SAPs generally require countries to devalue their currencies against the dollar; lift import and export restrictions; balance their budgets and not overspend; and remove price controls and state subsidies.
Devaluation makes their goods cheaper for foreigners to buy and theoretically makes foreign imports more expensive. In principle it should make the country wary of buying expensive foreign equipment. In practice, however, the IMF actually disrupts this by rewarding the country with a large foreign currency loan that encourages it to purchase imports.

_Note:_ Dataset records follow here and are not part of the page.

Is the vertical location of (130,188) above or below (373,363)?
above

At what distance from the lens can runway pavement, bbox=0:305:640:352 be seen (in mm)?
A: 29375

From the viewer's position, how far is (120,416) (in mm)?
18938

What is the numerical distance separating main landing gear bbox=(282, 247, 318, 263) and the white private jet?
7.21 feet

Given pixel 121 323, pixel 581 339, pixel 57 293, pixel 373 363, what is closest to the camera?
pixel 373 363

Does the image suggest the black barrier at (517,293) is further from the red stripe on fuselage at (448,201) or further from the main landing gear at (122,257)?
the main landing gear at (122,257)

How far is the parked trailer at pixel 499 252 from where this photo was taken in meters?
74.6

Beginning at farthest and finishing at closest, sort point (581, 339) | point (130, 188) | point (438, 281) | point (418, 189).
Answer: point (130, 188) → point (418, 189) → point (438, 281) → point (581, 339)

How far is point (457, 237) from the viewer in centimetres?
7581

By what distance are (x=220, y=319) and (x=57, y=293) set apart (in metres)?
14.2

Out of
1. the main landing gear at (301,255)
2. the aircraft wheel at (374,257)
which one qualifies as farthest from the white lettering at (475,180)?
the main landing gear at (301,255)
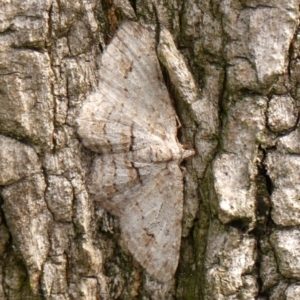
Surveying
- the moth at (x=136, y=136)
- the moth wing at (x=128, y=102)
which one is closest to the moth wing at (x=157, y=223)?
the moth at (x=136, y=136)

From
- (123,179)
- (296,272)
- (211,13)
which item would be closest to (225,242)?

Balancing national budgets can be done by raising taxes, which the IMF frowns upon, or by cutting government spending, which it definitely recommends. As a result, SAPs often result in deep cuts in programmes like education, health and social care, and the removal of subsidies designed to control the price of basics such as food and milk. So SAPs hurt the poor most, because they depend heavily on these services and subsidies.
SAPs encourage countries to focus on the production and export of primary commodities such as cocoa and coffee to earn foreign exchange. But these commodities have notoriously erratic prices subject to the whims of global markets which can depress prices just when countries have invested in these so-called 'cash crops'.
By devaluing the currency and simultaneously removing price controls, the immediate effect of a SAP is generally to hike prices up three or four times, increasing poverty to such an extent that riots are a frequent result.
The term "Structural Adjustment Program" has gained such a negative connotation that the World Bank and IMF launched a new initiative, the Poverty Reduction Strategy Initiative, and makes countries develop Poverty Reduction Strategy Papers (PRSP). While the name has changed, with PRSPs, the World Bank is still forcing countries to adopt the same types of policies as SAPs.
Nigeria's Resistance
(May 1986)About twenty students and bystanders at Ahmadu Bello University (ABU) in Zaria massacred by security forces after staging peaceful protests over impending introduction of SAP. More students killed in protests against SAP and the ABU massacre during the following days at Kaduna Polytechnic, the University of Benin and the University of Lagos.
(April 1988)
Students demonstrate at 33 universities against fuel price increase demanded by IMF-inspired SAP.
(May-June 1989)
Dozens of people killed and hundreds arrested in riots and strikes against SAP in Lagos, Benin City and Port Harcourt. Government forced to offer a welfare program called a "SAP Relief Package," the establishment of a mass transit scheme and a “People's Bank,” and a review of the minimum wage.
(March-May 1990)
Students and faculty on campuses nationwide protest government's decision to accept a $150 million university restructuring loan from the World Bank, especially conditions requiring closure of many departments and programs. Military government stages armed assaults and hundreds of arrests, with hundreds more expelled from university system.
(May 1992)
Students at Universities of Ibadan and Lagos protest against implementation of Structural Adjustment Program, which they accused of being responsible for the deterioration of campus facilities and education programs as well as doubling of transport prices. Police respond by shooting at the demonstrators, wounding at least five students. Battles between young anti-government demonstrators and riot police in Lagos leave at least three dead and hundreds injured. The IMF and World Bank made the removal of subsidies and probable increase of the price of gasoline the main imperative in its negotiations with the Nigerian government.
(January 2012)
Angry Nigerians chanted anti-government slogans and brandished placards in a largely peaceful protest against the removal of government subsidies.
In what has been described as a "callous New Year gift," the government ended its fuel subsidy Sunday January 2012, bringing the cost of a liter of gasoline from 65 naira (40¢) to 141 Naira, (86¢). 'You can not ask us to sacrifice, while you run a government obese with waste and corruption', a youth activist said.
Out of about 16 countries whose citizen have resisted the imposition of SAP by its government and the IMF, Nigerians have resisted this policy a good number of times, 7 if I'm correct. Though they give the program different names, why do they hate/disrespect Nigerians so much? Do we need to get violent before we (Nigerians) are taken serious? Note, violence worked for the Niger-Deltans here in Nigeria, and it will work for Boko-Haram. Do we have to start lynching public office holders? My thoughts and questions.